• [Textauszug]
☆ ☆ ☆

Im Anhang finden sich insgesamt vier Transkripte, denen ich zur Unterscheidung thematische Namen gegeben habe: Raucherpause (Punkt 8.2.1), Wochenende (Punkt 8.2.2), Praktikum (Punkt 8.2.3) und Interview (Punkt 8.2.4).

 

Die Aufnahme ‚Raucherpause‘ ist zweigeteilt: Zunächst handelt es sich dabei tatsächlich um eine Raucherpause der Jugendlichen. Anschließend nimmt der Aufnehmende das Aufnahmegerät mit in seinen Unterricht. Informalität wechselt dabei zu dem klassisch formellen Kontext der Institution Schule. Zu finden ist die Analyse des Transkripts unter dem Punkt 6.1 und hauptsächlich unter Punkt 6.2.

☆ ☆ ☆

• [Vorliegende Datensätze]
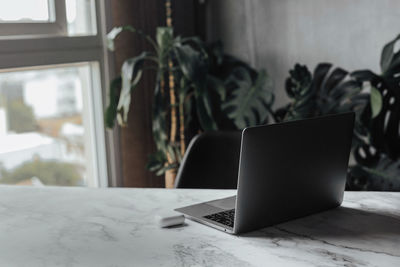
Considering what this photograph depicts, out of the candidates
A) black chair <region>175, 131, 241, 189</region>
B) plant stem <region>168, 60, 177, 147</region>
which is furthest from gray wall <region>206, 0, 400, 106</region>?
black chair <region>175, 131, 241, 189</region>

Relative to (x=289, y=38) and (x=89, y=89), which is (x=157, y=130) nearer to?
(x=89, y=89)

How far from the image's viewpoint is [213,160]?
Answer: 2061mm

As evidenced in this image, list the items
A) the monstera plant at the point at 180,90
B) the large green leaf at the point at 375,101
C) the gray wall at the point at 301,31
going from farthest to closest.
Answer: the gray wall at the point at 301,31 < the monstera plant at the point at 180,90 < the large green leaf at the point at 375,101

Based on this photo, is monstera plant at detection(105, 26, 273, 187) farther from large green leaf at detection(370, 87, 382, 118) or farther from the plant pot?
large green leaf at detection(370, 87, 382, 118)

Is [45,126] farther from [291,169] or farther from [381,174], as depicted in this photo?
[291,169]

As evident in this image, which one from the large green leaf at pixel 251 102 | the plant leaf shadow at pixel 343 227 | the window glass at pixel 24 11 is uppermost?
the window glass at pixel 24 11

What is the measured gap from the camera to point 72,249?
1203mm

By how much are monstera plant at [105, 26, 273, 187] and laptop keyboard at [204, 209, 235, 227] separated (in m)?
1.46

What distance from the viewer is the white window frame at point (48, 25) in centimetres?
275

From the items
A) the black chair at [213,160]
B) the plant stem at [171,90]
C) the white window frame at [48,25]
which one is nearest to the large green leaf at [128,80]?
the plant stem at [171,90]

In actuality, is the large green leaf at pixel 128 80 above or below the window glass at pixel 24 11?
below

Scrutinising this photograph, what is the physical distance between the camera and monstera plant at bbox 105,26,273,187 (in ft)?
9.49

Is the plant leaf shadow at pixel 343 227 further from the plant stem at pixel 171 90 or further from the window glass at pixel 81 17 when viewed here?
the window glass at pixel 81 17

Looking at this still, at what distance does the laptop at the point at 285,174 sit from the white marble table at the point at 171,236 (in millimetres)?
35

☆ ☆ ☆

• [Aufgabe 1]
Nenne bitte alle thematischen Namen, die der Textauszug den Transkripten im Anhang gibt.
• [Aufgabe 2]
Unter welchem Punkt findet sich laut Textauszug hauptsächlich die Analyse des Transkripts ‚Raucherpause‘?

• [Endgültige Antwort 1]
Raucherpause, Wochenende, Praktikum, Interview

• [Endgültige Antwort 2]
Unter Punkt 6.2.